Homily – Ascension/7th Sunday of Easter

 

My friends, today is Mothers’ Day and I thought it a good place to begin this homily after I worked for most of a morning to take some thoughts from three years ago and apply them to today.  Sometimes, it is just best to start over!

When I think of what a true mother is; open-hearted, self-giving, compassionate, understanding and willing to do whatever it takes to see that her child is well-cared for; I think about the loving way that our good God moved into humanity to say in no uncertain terms that, “I love you, more than I can say.”  God did this of course in Jesus.

Many of us have had such mothers in our lives, a gift to be truly grateful for, while others have found the “mothering” we all need in different ways and that too is a gift!” Some of us have physically given birth and others have “birthed life” into others in emotional and spiritual ways—all, wonderful gifts to be grateful for today.

On a day such as this that calls us to remember our physical, emotional and spiritual mothers, it might be good for each of us to take stock of all these people in our lives and say, “thank you” today, whether they are with us or not.

This past week our Church calendar remembered that moment in time when Jesus ceased to be present in the physical form that his first followers came to know and love.  How this happened, we can’t actually say—people have tried through time to explain it, but the “how” is not the most important thing to remember about Ascension Thursday.  Rather, we must always remember “what” our brother Jesus said before he physically left—that he would not leave us alone, the apostles, the disciples, or us.

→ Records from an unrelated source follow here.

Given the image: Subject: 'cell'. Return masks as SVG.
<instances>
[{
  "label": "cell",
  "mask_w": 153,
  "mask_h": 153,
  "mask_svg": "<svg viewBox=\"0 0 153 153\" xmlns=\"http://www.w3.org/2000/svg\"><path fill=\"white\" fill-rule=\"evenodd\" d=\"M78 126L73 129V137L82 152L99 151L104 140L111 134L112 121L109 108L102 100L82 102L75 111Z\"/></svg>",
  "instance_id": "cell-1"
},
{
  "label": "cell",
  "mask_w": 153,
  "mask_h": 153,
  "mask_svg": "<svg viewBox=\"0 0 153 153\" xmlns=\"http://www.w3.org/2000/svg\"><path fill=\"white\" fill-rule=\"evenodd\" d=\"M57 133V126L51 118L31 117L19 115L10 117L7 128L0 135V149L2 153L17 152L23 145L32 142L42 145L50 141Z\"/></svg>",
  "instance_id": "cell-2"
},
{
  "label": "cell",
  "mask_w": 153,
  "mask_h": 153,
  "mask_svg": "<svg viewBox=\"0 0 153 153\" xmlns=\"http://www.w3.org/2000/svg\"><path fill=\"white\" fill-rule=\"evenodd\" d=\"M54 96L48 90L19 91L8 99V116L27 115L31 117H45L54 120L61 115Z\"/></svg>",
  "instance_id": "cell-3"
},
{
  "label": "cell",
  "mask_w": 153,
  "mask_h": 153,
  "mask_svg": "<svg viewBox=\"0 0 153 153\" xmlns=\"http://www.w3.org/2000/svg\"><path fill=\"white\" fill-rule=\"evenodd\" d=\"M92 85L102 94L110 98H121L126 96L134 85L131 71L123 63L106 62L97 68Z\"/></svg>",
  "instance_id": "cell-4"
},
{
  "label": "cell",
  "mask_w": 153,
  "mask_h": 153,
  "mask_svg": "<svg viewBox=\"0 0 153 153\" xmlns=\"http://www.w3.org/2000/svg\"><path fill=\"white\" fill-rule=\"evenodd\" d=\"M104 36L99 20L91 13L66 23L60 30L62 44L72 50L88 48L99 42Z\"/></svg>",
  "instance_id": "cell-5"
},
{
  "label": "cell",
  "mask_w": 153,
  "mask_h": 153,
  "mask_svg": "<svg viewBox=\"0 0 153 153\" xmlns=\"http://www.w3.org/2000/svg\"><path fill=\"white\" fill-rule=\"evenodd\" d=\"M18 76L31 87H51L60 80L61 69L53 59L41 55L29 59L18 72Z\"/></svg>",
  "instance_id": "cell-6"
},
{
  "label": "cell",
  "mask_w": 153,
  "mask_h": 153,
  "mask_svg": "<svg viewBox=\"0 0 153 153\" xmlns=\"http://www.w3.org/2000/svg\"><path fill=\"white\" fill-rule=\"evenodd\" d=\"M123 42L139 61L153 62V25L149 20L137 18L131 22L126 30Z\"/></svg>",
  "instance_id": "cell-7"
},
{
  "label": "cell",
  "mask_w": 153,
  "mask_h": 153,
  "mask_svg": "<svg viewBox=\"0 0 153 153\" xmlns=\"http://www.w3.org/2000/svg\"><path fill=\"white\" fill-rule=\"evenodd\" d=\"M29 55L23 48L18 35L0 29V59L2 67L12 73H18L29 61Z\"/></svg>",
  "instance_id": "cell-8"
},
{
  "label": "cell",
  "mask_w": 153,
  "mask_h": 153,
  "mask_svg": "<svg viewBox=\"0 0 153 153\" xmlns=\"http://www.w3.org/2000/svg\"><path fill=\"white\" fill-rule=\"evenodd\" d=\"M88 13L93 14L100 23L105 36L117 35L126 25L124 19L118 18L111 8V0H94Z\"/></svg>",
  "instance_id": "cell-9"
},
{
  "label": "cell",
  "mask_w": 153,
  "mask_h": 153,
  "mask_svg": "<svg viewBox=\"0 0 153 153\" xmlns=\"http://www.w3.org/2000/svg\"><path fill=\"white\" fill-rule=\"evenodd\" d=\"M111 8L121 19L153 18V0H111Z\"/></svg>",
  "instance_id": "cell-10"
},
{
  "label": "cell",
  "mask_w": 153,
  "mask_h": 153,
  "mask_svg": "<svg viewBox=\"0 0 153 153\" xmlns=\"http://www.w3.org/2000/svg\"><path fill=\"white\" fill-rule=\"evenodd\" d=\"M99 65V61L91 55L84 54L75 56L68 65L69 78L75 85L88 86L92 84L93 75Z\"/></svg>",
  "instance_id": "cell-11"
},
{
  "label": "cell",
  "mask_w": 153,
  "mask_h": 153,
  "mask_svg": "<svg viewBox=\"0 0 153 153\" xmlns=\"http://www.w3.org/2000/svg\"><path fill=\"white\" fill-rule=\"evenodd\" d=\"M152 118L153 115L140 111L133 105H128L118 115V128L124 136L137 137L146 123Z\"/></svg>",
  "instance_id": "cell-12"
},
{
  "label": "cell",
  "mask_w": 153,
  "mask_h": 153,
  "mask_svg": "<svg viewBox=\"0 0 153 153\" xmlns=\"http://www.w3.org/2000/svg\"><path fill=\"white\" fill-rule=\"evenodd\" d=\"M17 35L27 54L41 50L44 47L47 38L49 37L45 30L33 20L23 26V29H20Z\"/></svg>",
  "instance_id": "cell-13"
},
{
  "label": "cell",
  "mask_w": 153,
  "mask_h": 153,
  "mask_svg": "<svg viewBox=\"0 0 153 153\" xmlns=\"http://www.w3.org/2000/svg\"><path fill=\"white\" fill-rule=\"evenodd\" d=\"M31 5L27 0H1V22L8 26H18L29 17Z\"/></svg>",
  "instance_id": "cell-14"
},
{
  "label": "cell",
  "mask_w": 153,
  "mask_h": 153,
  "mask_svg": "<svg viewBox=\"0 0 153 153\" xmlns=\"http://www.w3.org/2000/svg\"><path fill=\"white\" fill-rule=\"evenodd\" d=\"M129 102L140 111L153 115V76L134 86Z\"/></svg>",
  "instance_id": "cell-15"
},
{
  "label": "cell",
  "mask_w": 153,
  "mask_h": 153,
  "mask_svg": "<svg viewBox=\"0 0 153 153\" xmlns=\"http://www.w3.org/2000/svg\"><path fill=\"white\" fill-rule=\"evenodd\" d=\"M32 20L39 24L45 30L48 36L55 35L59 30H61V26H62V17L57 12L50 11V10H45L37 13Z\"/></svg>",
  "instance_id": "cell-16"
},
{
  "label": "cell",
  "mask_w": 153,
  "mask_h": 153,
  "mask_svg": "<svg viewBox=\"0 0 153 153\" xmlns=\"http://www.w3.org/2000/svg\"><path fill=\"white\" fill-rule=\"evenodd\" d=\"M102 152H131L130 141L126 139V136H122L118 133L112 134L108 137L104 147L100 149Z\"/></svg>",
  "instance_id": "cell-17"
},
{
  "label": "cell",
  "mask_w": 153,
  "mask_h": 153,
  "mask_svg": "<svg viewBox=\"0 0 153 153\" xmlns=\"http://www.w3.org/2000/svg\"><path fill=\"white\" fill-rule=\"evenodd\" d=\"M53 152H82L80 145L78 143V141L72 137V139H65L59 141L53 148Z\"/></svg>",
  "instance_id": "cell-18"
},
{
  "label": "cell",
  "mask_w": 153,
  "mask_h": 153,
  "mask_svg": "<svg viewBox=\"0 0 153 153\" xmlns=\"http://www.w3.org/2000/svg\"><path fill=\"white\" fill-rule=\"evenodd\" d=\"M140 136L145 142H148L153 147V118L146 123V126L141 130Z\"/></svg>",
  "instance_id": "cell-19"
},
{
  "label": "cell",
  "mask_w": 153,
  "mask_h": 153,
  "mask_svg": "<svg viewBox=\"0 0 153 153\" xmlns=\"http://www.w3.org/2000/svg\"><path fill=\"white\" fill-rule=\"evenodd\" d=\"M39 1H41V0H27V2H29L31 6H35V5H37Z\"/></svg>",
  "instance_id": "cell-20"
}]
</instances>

Next Sunday, we will rejoice in the knowledge of this fact as we celebrate Pentecost—the coming of Jesus’ Spirit into our lives—the new way that he would always be with us.  In the meantime, this Sunday calls our attention to the fact that we have arrived at the 7th and final Sunday of Easter, a season that has called us once again to the journey of the entire Church Year.  We have lived it reflectively from Advent through this Easter Season.  Advent prepared us to remember once again Jesus’ birth, then on through the quiet years of his youth when Scriptures tell us he “grew in wisdom and grace” and on through to his maturity when at one wonderful point in his adult life, he was able to proclaim in his hometown of Nazareth the Good News that captives, prisoners of all kinds—the poor and the lonely were now free—that their time of imprisonment was over!

Our journey through the Church Year to now has called us to remember that because Jesus fought for the rights and equality of all, challenging those with a lust for power, that these same ones would take his life, as a result, on a Friday that would forever after be called, good.  Jesus’ life didn’t end there, we know, but continued beyond the grave to a new life that we will all experience one day.

So much of this, my friends, is clearly mystery to us—that we can’t completely wrap our minds around, and we would do better to simply lay upon our hearts, knowing that one day, as Paul says, “We will see clearly.”

Our life in faith is like this—it always calls us to look deeper than what appears on the surface.  If we just take the simple words of Jesus that “he will not leave us,” we know that he must have a deeper meaning because Ascension Thursday remembers the fact that Jesus did physically leave those who loved him in his earthly life. We all,  in our lives experience the “leaving” of those that we love, through illness, death, disagreement and the list continues. We all experience times when we wonder where God is. Knowing the loneliness of the feeling that God is not present to us; we might have to look further and deeper to where God might be.

The next step might be to ask as John seems to be in today’s Gospel—when did you do the loving thing—the gesture that was needed in a broken world? When did you give a share of your wealth so that others could have the basics of life? When did you give comfort to a sad, lonely, forgotten person? When did you speak the word of truth that was needed to make a situation better?

John says, when you do any of these things, you make Jesus present to our world again and again and again! The deeper idea that our brother Jesus wants us to get through his entire earthly life is that as his followers, it matters a great deal how we choose to live our lives.

Our life in Christ, the resurrected Jesus will only be as good as we are willing to make it! That is truly what it is all about! So if there are those who are suffering in any way in our world, it is because good people are not seeing, are not doing their part to make things better—to make Jesus present.

Jesus is present in each of us if we allow him to be there and the only “Jesus” some people may see and experience may be through us! I can’t tell you the times that I heard, in my ministry as a chaplain, patients say that they don’t go to church anymore because they see so many hypocrites there every week who go out afterward and act contrary to what they [hopefully] heard while in church.  So, my friends, people are watching and expecting that we walk the talk.  No one ever said that this would be easy—“this Christianity stuff” and the tenets of other faith backgrounds, but it seems that the rewards that come from striving to follow Jesus and other holy models are worth it—goodness is really reciprocal and it is what this world needs now more than ever!

So, my friends, Happy Mothers’ Day to any who have ever mothered in any way, be you female or male.  And happy last week of Easter that is really, for the Christian, every day! Amen? Amen!